Reactions: +Karma 1 | Sincere 1


----------



## Wildthings (Nov 5, 2014)

real cool !!


----------



## Mrfish55 (Nov 5, 2014)

Well not the progress I wanted but family first, I do the majority of the sanding and apply a coat of wipe on poly before I cut the lids off, makes things easier


 
And if you are careful and didn't mix up the parts the grain on the corners should match up nice


 


 
And that will be all for a couple days, back to work tomorrow.

Reactions: Like 4 | Way Cool 3


----------



## Sprung (Nov 6, 2014)

Very nice, Dave! Nice boxes and thanks for sharing! I'll be looking forward to seeing the rest of this.

Reactions: Thank You! 1


----------



## Wildthings (Nov 6, 2014)

Thanks for sharing this with us!! I'm heading to the shop to start mine!!


----------



## Mrfish55 (Nov 7, 2014)

Snuck in some shop time tonight, first thing we do is cut the top off, note the marking for hinge location, I go 25mm from the corner and 3.5mm in from the edge


 
Now drill the holes, my hinges use a 4.5 mm, I use a brad point bit for accuracy


 
I use the router table with a 45 bit, you want to cut just a tiny bit past half way into the hole so the lid opens all the way, if you drill too far in from the edge you will have a huge 45, too close to the edge and there will not be enough support, I find somewhere between 3 and 4 mm works good


 
Now press in the hinges, a little 5 min epoxy in the hole holds nice, you want the pivot pin at the seam between lid and body, open and close the lid a couple times and the hinges will set themselves then set aside till the epoxy sets


 
You can change how far the lid opens with the amount of chamfer you use, I go a little larger so the lid opens past 90 but you can tighten it up.


 
And there you have a completed basic box, now we can spice them up with some extras


 


 


 
Any questions please ask away, best to practice hinges on some scrap first, happy box building

Reactions: Like 4 | Way Cool 3


----------



## Kevin (Nov 7, 2014)

Great tutorial Dave thanks for the awesome content.


----------



## Mrfish55 (Nov 7, 2014)

Kevin said:


> Great tutorial Dave thanks for the awesome content.
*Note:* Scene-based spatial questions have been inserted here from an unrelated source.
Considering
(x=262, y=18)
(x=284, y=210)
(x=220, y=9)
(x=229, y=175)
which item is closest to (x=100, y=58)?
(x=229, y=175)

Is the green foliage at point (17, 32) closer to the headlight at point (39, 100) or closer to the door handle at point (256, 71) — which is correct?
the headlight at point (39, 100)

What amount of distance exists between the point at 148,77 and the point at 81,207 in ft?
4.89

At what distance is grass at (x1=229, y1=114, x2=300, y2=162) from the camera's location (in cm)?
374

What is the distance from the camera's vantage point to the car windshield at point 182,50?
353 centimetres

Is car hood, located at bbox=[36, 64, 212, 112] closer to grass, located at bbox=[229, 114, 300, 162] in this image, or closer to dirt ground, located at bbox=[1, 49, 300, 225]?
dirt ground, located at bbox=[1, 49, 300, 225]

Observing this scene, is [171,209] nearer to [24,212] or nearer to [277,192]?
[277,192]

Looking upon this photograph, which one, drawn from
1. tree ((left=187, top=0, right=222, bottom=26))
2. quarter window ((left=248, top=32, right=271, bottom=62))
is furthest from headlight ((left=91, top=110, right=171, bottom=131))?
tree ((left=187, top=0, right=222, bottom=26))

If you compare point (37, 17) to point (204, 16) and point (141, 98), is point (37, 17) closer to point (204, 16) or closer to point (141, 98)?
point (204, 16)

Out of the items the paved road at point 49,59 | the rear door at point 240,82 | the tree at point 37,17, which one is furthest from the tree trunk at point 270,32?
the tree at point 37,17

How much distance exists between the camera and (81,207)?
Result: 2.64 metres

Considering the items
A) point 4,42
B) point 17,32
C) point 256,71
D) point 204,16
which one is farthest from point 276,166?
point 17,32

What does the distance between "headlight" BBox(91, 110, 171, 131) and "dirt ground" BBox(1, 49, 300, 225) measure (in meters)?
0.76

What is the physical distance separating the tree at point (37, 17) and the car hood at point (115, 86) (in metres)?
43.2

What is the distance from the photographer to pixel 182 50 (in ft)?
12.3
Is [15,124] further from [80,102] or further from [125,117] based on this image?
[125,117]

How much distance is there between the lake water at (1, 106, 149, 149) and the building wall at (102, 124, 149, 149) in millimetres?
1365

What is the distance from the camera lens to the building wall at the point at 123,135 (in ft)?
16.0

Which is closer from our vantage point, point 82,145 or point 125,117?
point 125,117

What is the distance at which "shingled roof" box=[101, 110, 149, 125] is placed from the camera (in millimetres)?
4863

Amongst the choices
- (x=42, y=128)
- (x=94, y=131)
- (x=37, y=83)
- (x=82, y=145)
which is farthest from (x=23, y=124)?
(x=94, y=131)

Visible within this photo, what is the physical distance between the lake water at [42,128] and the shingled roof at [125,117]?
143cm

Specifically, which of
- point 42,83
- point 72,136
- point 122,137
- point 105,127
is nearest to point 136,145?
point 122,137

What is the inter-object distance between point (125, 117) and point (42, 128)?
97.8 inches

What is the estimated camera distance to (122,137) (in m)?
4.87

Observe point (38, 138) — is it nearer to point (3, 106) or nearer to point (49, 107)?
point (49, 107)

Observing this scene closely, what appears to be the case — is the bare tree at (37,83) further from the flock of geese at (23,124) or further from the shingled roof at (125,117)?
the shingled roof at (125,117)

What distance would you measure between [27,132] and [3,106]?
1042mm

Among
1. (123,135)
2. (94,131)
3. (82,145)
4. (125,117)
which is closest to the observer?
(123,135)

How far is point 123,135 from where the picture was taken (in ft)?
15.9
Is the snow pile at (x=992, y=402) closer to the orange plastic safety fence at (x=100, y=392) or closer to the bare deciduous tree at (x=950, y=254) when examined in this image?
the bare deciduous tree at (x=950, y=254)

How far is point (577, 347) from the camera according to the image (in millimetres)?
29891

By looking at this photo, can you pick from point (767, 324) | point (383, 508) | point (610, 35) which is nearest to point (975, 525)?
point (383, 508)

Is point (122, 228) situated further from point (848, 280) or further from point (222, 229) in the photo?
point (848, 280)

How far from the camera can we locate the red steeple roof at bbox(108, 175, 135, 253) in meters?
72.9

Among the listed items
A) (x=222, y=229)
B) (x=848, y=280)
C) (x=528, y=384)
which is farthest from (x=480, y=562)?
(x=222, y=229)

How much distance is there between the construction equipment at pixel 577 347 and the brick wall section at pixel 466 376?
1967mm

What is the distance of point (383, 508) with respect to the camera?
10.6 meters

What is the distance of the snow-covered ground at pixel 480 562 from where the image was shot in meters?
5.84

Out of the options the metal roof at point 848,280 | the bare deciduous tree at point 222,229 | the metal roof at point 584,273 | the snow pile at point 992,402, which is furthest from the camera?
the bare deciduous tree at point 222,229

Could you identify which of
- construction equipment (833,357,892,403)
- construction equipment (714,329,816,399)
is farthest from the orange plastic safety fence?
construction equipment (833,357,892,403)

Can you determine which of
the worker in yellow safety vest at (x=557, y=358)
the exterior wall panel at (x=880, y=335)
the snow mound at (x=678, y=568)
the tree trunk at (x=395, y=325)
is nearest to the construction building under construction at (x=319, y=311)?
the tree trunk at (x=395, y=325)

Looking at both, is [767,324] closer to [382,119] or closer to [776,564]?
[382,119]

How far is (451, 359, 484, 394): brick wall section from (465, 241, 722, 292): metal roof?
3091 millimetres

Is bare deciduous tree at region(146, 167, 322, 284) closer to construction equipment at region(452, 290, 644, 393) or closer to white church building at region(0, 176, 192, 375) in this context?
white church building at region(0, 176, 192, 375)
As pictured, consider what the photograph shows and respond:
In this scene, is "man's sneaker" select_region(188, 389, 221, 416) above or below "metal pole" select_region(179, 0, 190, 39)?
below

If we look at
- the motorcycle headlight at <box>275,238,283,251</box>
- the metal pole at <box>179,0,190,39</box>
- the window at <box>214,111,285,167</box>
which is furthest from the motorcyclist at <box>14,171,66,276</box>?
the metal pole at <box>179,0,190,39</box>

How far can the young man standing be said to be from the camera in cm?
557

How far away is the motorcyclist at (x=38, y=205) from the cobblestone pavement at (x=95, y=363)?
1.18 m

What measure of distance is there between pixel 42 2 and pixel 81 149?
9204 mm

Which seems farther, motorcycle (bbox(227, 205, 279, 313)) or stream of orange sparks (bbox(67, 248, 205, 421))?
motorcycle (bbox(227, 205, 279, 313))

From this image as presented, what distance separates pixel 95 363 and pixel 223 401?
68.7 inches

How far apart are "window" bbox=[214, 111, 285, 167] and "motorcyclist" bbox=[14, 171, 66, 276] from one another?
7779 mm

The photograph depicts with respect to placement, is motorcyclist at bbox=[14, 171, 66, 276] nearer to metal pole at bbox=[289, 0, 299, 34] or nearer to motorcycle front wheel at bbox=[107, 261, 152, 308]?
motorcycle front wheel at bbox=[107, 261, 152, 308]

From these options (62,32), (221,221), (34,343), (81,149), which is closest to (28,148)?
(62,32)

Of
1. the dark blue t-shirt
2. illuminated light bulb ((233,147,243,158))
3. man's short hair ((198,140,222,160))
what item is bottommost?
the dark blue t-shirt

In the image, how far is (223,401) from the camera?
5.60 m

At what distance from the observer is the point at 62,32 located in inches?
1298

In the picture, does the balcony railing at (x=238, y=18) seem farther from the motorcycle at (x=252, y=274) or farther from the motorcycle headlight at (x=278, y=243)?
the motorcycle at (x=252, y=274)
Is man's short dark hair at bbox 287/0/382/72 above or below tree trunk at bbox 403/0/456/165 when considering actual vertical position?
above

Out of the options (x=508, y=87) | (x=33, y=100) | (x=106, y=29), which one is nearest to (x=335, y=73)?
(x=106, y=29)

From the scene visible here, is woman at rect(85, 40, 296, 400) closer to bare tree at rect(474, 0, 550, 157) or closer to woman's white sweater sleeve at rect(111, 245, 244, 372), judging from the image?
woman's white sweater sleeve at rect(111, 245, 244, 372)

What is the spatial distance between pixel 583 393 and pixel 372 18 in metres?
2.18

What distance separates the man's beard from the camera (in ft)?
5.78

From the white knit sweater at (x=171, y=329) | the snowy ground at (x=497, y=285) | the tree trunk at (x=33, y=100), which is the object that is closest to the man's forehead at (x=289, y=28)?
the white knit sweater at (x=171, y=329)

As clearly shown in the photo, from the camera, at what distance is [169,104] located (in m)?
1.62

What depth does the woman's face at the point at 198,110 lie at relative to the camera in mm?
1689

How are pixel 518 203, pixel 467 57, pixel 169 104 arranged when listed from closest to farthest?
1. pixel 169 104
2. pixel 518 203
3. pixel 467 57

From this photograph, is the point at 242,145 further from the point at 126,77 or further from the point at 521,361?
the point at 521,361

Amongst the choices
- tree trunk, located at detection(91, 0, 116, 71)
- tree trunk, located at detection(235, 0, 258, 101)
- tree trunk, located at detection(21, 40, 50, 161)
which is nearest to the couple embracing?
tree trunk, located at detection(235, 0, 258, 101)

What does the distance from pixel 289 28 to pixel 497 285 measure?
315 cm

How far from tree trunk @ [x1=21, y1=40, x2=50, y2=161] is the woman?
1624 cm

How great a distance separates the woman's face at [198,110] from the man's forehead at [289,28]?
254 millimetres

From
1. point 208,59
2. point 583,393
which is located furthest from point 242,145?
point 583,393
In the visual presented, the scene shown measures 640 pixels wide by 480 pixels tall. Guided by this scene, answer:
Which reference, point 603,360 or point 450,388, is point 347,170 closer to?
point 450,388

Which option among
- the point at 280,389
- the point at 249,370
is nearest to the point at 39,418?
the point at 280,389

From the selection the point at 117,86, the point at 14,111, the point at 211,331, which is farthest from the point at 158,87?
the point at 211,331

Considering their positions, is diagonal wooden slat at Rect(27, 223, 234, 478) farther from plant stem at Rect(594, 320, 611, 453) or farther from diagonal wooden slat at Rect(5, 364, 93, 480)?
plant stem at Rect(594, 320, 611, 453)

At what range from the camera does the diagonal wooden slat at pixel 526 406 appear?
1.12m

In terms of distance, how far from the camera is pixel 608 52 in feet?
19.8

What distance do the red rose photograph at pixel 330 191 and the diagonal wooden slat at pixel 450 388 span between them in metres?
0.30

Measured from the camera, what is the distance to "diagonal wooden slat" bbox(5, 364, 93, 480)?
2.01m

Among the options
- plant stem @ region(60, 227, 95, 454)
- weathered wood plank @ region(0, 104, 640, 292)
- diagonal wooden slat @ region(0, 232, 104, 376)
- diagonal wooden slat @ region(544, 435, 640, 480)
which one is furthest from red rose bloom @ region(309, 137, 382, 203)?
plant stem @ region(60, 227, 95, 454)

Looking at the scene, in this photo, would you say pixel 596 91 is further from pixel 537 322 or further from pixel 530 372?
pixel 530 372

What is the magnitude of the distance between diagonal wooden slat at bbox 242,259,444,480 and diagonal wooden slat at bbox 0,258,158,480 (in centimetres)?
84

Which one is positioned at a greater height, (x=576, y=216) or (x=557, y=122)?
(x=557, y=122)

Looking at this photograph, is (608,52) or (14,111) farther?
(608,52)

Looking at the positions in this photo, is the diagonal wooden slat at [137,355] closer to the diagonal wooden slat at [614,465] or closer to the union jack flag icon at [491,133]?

Thanks Kevin, I will post pics of the finished lot before I start the next run, hope this helped out those that want to try this style hinge or that were having issues with the install. I like these as they are quick and cheap, also give a clean install.


----------



## JR Parks (Nov 7, 2014)

Thanks Dave - very cool boxes.


----------



## woodtickgreg (Nov 7, 2014)

Great tutorial, thanks for doing this for everyone. I enjoyed watching.


----------



## Mrfish55 (Nov 7, 2014)

Once you have the basics nailed down start to spice them up, cast wormy wood for the top


 
Add some feet


 
How's about some ebony trim? And you don't have to router the whole perimeter of the box, you can just do the back, let your imagination run wild

Reactions: Like 4


----------



## Sprung (Nov 9, 2014)

Dave, this is awesome - thanks for sharing it with us!

Do have one question - how do you cut the tops off the boxes? Table saw? Band saw? Would you happen to have a pic or two of the process or setup? Any tips or tricks? I tried it for two boxes I build at the beginning of the year and wasn't the happiest with how it turned out cutting the tops off.


----------



## Mrfish55 (Nov 9, 2014)

Hi Matt, I have another lot on the go when I get to that point I will get some pics I use a thin kerf blade on the table saw set so it is just shy of going all the way thru the sides, run all 4 sides thru the saw then use a razor knife to separate the two halves. Give me a couple days and I'll get you pics

Reactions: Like 1 | Thank You! 1


----------



## DLJeffs (Nov 9, 2014)

Great tutorial Dave. Thanks for taking the time. And for detailing the hinges you use.


----------



## Mrfish55 (Nov 14, 2014)

Finished off the last of this lot, got to love a nice piece of yellow cedar burl, solid slab or book match, all sexy!

Reactions: Like 1 | EyeCandy! 4 | Way Cool 1


----------



## manbuckwal (Nov 15, 2014)

Mrfish55 said:


> Finished off the last of this lot, got to love a nice piece of yellow cedar burl, solid slab or book match, all sexy!
> View attachment 64141
> View attachment 64142



Definitely like the YCB ! Great tutorial and wonderful boxes Dave !

Reactions: Thank You! 1 | Agree 1


----------



## LarryLeeK (Nov 24, 2014)

Thanks for the tutorial. The boxes look great.

Reactions: Thank You! 1


----------



## Albert Kiebert (Nov 29, 2014)

Thanks for posting this! I have been wanting to try some boxes with contrasting lids, just what I need to start practicing!!


----------